■ **The problem**: Omit the images and output every line of the data below exactly.

Segment Start: Information given

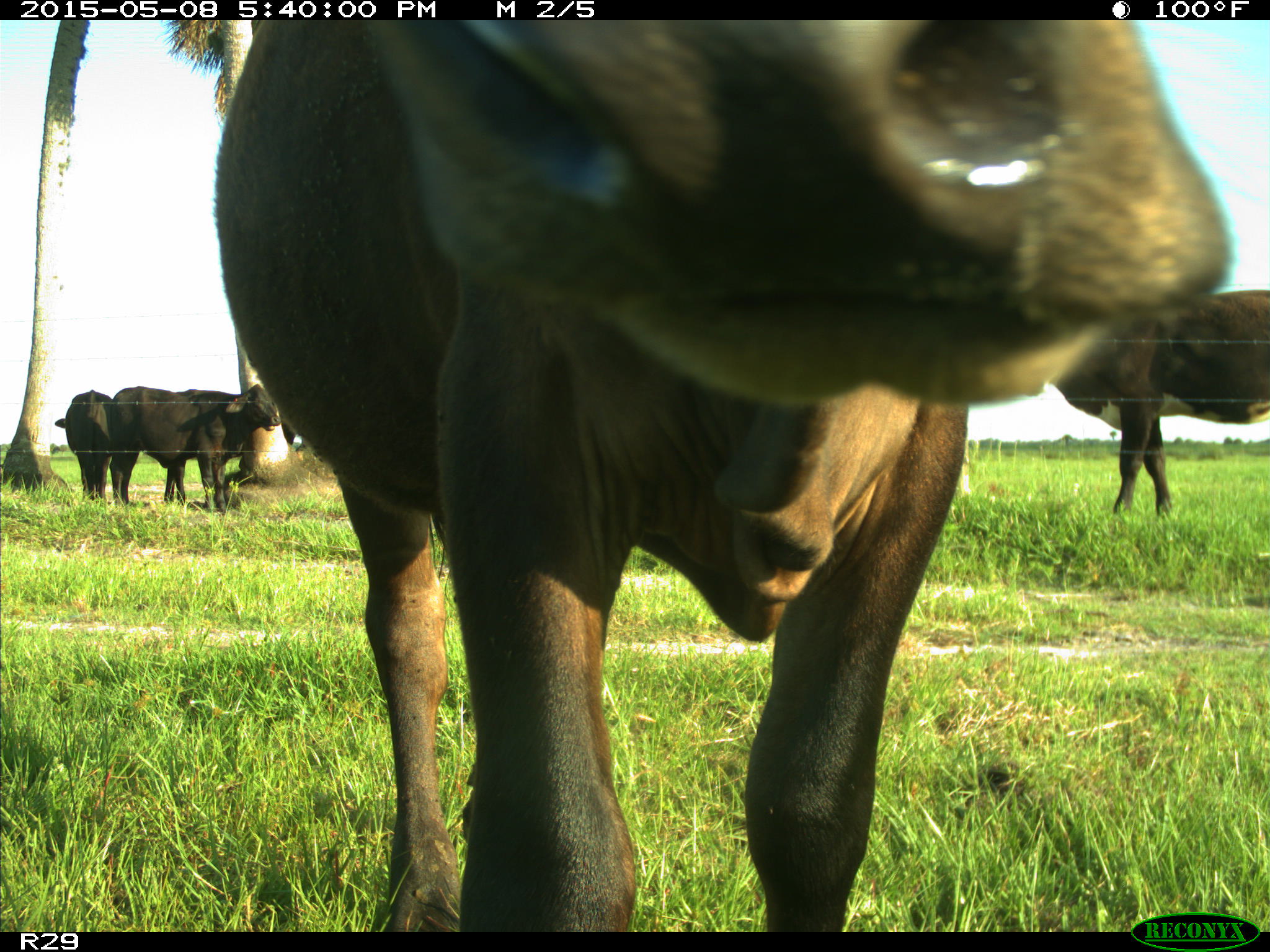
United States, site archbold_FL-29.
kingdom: Animalia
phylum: Chordata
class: Mammalia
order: Artiodactyla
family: Bovidae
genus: Bos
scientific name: Bos taurus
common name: domestic cow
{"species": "Bos taurus (domestic cow)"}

Segment End: Information given

■ **Response to this exercise**:
United States, site archbold_FL-29.
kingdom: Animalia
phylum: Chordata
class: Mammalia
order: Artiodactyla
family: Bovidae
genus: Bos
scientific name: Bos taurus
common name: domestic cow
{"species": "Bos taurus (domestic cow)"}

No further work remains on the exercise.